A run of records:
------------------------------------
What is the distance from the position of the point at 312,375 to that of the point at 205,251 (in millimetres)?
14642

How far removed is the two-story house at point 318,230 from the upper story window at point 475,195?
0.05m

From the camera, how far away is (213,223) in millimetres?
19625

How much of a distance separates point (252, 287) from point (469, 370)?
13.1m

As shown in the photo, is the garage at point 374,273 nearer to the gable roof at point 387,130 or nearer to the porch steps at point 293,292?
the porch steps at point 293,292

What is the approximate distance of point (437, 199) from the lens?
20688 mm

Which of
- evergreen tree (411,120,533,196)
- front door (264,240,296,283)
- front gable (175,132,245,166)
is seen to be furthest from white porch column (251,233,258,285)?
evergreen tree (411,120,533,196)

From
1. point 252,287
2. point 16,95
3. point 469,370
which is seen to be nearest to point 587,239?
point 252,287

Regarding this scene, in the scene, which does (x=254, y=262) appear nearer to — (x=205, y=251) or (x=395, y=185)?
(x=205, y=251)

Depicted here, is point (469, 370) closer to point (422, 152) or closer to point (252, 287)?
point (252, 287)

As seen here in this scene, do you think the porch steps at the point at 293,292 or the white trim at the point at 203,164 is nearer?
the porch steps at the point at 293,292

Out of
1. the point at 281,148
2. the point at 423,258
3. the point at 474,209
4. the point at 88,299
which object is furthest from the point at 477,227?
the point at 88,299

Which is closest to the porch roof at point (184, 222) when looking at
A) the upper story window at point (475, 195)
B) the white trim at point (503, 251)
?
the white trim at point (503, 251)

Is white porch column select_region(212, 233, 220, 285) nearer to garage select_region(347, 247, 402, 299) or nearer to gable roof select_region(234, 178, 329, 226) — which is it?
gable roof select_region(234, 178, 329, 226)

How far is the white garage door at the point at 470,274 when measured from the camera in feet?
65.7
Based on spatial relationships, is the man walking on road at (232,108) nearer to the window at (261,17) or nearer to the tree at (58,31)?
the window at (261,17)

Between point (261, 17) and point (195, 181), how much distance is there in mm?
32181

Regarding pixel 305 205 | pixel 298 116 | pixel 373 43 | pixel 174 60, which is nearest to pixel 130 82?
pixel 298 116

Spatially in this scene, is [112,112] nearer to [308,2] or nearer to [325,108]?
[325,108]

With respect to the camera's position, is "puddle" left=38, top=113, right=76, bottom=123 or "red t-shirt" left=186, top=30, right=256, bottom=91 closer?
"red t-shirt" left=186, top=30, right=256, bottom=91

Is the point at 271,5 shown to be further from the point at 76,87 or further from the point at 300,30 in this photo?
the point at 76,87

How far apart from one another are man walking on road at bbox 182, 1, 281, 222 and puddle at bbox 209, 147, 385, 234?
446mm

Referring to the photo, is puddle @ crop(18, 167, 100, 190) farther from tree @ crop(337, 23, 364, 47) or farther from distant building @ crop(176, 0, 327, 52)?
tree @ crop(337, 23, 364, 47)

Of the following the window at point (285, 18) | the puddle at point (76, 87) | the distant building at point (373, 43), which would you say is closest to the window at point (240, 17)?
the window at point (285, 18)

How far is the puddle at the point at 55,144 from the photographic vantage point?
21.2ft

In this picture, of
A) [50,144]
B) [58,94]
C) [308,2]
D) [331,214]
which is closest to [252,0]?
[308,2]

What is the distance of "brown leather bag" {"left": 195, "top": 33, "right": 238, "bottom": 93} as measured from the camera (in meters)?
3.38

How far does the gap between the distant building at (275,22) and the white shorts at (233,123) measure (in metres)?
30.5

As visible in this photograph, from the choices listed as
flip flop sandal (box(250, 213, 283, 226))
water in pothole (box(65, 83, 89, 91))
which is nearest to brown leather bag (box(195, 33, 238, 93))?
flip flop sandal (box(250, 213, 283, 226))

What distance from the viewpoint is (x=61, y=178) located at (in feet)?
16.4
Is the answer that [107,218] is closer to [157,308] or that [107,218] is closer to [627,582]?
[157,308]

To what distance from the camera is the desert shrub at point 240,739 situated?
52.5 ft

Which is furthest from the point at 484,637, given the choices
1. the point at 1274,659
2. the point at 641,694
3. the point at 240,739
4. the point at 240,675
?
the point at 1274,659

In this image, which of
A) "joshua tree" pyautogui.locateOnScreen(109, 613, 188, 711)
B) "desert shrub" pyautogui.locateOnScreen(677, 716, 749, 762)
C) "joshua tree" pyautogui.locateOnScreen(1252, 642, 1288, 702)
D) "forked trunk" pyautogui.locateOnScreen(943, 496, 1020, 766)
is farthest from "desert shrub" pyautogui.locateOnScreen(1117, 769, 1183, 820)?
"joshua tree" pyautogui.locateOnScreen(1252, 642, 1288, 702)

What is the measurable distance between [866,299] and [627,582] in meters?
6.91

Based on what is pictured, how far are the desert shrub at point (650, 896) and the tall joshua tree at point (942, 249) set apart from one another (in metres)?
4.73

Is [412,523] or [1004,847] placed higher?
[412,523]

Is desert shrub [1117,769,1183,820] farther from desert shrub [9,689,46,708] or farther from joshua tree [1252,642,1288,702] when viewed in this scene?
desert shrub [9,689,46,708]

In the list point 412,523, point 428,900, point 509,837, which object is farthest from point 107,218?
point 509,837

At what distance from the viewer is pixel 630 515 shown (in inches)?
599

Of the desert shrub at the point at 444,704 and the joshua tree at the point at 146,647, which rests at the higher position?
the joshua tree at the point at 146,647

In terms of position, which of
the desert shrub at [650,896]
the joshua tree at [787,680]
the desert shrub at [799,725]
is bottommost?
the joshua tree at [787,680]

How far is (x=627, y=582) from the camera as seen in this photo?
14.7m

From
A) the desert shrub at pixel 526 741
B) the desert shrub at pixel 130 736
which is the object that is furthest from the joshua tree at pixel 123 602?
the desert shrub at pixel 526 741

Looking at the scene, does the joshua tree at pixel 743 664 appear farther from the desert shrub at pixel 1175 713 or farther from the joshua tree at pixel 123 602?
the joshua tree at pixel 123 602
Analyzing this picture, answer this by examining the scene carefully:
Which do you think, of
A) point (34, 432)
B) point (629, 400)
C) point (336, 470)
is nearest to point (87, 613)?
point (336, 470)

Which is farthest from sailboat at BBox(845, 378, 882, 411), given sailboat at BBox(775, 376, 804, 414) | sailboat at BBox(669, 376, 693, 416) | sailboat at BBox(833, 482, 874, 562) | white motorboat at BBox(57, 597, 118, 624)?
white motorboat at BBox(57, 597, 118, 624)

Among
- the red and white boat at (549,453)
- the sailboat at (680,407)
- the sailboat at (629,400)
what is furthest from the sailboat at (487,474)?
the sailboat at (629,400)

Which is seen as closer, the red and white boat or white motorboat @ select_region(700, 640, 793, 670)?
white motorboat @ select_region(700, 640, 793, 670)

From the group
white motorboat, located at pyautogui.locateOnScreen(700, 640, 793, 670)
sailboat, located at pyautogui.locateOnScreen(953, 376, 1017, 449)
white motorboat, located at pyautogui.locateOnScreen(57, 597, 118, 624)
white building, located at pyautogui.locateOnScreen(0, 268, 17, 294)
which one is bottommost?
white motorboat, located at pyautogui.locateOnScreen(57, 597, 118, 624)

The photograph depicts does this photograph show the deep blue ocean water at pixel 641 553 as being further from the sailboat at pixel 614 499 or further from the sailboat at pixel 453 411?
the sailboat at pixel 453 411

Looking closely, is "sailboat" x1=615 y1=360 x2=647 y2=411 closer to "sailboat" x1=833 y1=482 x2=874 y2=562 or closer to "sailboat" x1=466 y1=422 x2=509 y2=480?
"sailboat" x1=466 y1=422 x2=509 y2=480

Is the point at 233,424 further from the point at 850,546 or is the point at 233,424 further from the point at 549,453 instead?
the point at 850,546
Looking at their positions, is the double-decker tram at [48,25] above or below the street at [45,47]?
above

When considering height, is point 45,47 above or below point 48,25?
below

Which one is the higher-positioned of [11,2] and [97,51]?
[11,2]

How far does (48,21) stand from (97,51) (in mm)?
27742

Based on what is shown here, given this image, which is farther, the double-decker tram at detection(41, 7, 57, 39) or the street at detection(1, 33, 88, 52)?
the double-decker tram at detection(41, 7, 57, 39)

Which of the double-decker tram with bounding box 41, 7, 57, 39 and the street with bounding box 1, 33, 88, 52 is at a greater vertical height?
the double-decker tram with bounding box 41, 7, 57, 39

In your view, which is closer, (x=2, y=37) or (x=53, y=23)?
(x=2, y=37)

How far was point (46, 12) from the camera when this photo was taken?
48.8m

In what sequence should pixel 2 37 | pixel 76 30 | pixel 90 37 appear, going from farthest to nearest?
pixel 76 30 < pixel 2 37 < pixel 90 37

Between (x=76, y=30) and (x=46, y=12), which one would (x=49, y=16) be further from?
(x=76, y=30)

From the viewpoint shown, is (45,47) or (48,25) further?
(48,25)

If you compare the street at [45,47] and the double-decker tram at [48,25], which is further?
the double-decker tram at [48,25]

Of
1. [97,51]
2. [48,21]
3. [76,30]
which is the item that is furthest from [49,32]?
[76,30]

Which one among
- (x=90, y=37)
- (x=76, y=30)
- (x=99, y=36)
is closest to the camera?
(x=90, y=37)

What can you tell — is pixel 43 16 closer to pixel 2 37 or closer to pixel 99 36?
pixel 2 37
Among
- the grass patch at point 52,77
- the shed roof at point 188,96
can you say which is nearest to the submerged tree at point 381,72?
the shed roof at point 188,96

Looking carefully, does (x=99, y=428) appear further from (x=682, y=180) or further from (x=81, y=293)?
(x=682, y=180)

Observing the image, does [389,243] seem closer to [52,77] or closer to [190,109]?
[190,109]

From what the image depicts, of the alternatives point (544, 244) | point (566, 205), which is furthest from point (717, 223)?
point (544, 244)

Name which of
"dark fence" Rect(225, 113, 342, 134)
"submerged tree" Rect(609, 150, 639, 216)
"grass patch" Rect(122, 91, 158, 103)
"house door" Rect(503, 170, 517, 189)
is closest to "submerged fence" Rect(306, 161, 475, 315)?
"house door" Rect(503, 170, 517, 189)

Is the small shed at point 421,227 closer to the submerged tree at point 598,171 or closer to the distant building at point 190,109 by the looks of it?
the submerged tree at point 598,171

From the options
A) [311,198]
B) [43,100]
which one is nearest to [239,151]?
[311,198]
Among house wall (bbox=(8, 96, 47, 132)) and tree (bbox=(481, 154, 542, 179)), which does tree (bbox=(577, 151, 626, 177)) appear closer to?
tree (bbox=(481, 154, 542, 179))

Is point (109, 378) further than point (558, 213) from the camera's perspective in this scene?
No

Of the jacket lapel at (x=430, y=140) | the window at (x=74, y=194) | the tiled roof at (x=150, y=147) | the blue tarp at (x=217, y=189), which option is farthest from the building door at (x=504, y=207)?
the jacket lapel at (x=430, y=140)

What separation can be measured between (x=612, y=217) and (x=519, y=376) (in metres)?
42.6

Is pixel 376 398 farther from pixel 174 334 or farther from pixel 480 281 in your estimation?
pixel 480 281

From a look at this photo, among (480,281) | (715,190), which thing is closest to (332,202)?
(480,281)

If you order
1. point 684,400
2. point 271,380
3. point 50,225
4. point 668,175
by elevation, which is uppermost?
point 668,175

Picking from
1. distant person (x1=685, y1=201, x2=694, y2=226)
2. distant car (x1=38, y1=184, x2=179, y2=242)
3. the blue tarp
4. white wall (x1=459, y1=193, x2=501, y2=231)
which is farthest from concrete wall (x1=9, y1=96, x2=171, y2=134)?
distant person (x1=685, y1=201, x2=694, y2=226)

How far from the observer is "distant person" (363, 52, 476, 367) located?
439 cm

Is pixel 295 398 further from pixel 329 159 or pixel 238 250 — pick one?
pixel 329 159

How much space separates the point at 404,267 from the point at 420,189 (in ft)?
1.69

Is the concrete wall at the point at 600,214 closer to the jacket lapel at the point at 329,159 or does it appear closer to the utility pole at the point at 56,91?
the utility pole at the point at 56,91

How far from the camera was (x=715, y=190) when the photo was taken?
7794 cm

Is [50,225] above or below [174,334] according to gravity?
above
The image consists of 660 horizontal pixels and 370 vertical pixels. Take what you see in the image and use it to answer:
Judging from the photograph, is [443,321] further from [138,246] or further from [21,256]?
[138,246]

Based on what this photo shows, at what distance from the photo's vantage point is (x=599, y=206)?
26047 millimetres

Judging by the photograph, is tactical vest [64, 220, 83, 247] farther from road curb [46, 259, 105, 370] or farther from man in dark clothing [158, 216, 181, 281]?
------------------------------------
### Exercise objective
Quote, word for word, every line starting at the one that contains "Is pixel 376" and ending with the final line of the entries.

### Solution
Is pixel 376 398 farther from pixel 174 334 or farther from pixel 480 281 in your estimation?
pixel 480 281

From a look at this photo, among (480,281) | (715,190), which thing is closest to (332,202)?
(480,281)

If you order
1. point 684,400
2. point 271,380
3. point 50,225
4. point 668,175
by elevation, which is uppermost?
point 668,175

Picking from
1. distant person (x1=685, y1=201, x2=694, y2=226)
2. distant car (x1=38, y1=184, x2=179, y2=242)
3. the blue tarp
4. white wall (x1=459, y1=193, x2=501, y2=231)
which is farthest from concrete wall (x1=9, y1=96, x2=171, y2=134)?
distant person (x1=685, y1=201, x2=694, y2=226)

How far from the observer is "distant person" (363, 52, 476, 367) located?
439 cm

Is pixel 295 398 further from pixel 329 159 or pixel 238 250 — pick one?
pixel 329 159

How much space separates the point at 404,267 from the point at 420,189 (in ft)?
1.69

Is the concrete wall at the point at 600,214 closer to the jacket lapel at the point at 329,159 or does it appear closer to the utility pole at the point at 56,91?
the utility pole at the point at 56,91

How far from the camera was (x=715, y=190) when the photo was taken?
7794 cm

Is [50,225] above or below [174,334] according to gravity?
above
The image consists of 660 horizontal pixels and 370 vertical pixels. Take what you see in the image and use it to answer:
Judging from the photograph, is [443,321] further from [138,246] or further from [21,256]?
[138,246]

Based on what this photo shows, at what distance from the photo's vantage point is (x=599, y=206)?
26047 millimetres

Judging by the photograph, is tactical vest [64, 220, 83, 247] farther from road curb [46, 259, 105, 370] or farther from man in dark clothing [158, 216, 181, 281]?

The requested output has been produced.